== Instruction ==
Gather every line in the items below that contains the string "spot". Case counts.
+---+
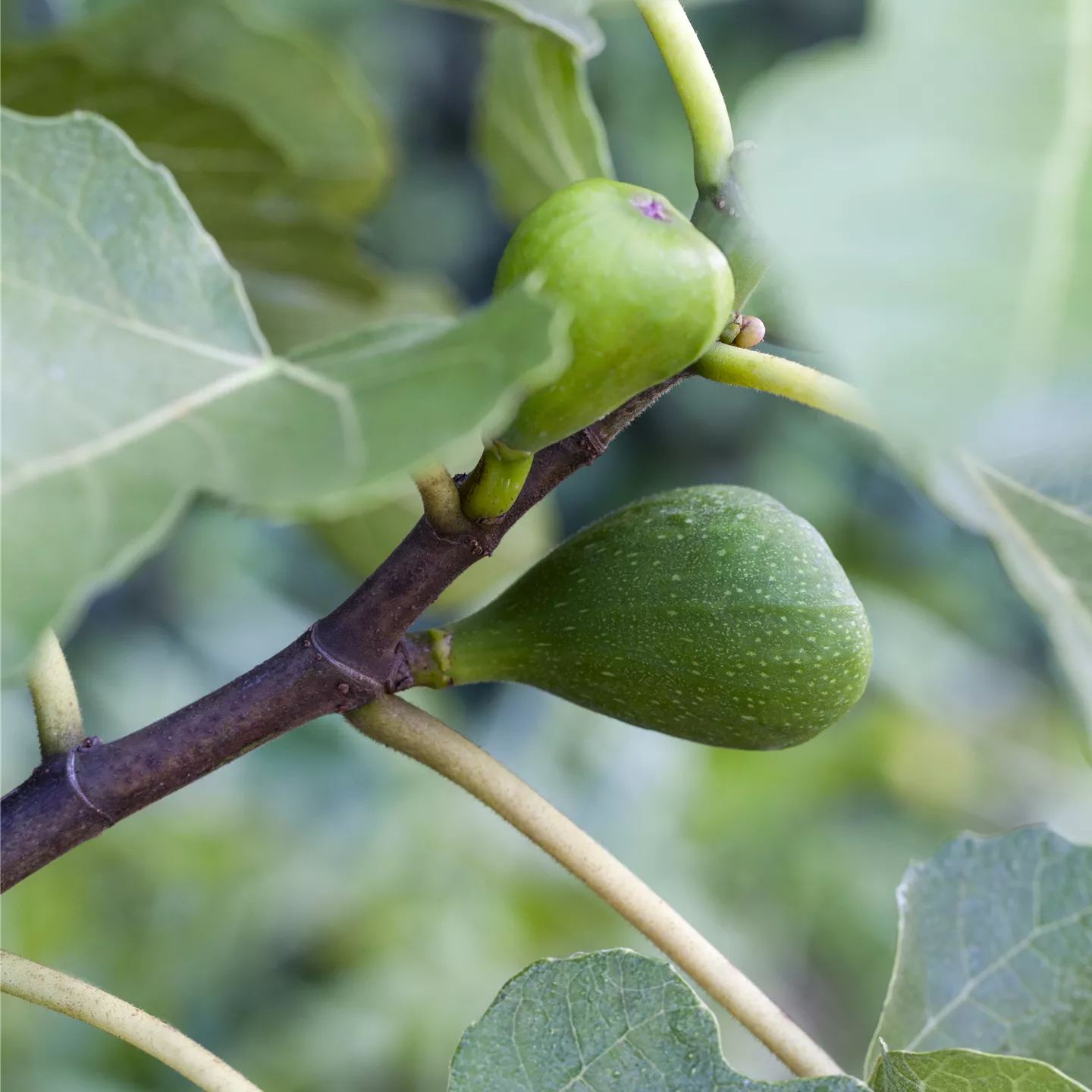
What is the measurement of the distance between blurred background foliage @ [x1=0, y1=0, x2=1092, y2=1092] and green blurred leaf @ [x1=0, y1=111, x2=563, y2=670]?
0.40 metres

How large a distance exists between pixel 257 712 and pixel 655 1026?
6.5 inches

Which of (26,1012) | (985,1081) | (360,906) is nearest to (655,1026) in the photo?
(985,1081)

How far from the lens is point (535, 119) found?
561mm

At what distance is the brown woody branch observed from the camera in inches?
14.4

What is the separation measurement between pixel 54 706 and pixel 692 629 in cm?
22

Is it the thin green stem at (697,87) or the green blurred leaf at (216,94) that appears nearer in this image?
the thin green stem at (697,87)

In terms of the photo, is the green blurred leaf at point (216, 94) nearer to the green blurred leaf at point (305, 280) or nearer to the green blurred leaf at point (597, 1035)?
the green blurred leaf at point (305, 280)

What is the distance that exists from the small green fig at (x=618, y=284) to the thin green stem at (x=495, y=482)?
1.1 inches

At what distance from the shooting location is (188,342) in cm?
30

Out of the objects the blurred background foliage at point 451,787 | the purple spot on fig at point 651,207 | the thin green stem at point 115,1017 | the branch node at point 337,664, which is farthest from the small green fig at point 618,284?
the blurred background foliage at point 451,787

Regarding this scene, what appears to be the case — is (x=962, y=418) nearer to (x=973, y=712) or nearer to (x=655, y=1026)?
(x=655, y=1026)

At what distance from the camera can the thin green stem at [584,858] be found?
400mm

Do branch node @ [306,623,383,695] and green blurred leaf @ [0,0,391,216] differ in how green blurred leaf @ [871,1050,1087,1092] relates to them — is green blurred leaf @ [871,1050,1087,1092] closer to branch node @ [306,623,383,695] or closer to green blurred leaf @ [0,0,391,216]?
branch node @ [306,623,383,695]

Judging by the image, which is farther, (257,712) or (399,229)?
(399,229)
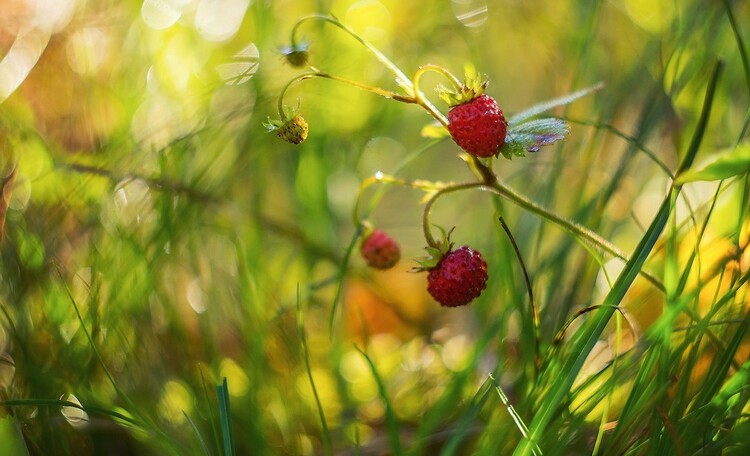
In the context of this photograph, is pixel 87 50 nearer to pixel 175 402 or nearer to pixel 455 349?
pixel 175 402

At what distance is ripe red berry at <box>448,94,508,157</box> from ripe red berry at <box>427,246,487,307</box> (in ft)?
0.36

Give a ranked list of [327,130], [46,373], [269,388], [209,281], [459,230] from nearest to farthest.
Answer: [46,373] < [269,388] < [209,281] < [327,130] < [459,230]

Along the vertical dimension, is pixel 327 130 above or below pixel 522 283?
above

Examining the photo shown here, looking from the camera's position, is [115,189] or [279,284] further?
[279,284]

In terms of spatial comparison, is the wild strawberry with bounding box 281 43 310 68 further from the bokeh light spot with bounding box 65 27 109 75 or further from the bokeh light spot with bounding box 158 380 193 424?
the bokeh light spot with bounding box 65 27 109 75

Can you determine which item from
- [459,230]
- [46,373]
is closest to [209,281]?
[46,373]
+---+
== Result of this exercise ==
Out of the objects the blurred background foliage at point 451,787 | the purple spot on fig at point 651,207 | the thin green stem at point 115,1017 | the branch node at point 337,664, which is farthest from the small green fig at point 618,284?
In terms of spatial comparison, is the wild strawberry with bounding box 281 43 310 68 further from the bokeh light spot with bounding box 65 27 109 75 or further from the bokeh light spot with bounding box 158 380 193 424?
the bokeh light spot with bounding box 65 27 109 75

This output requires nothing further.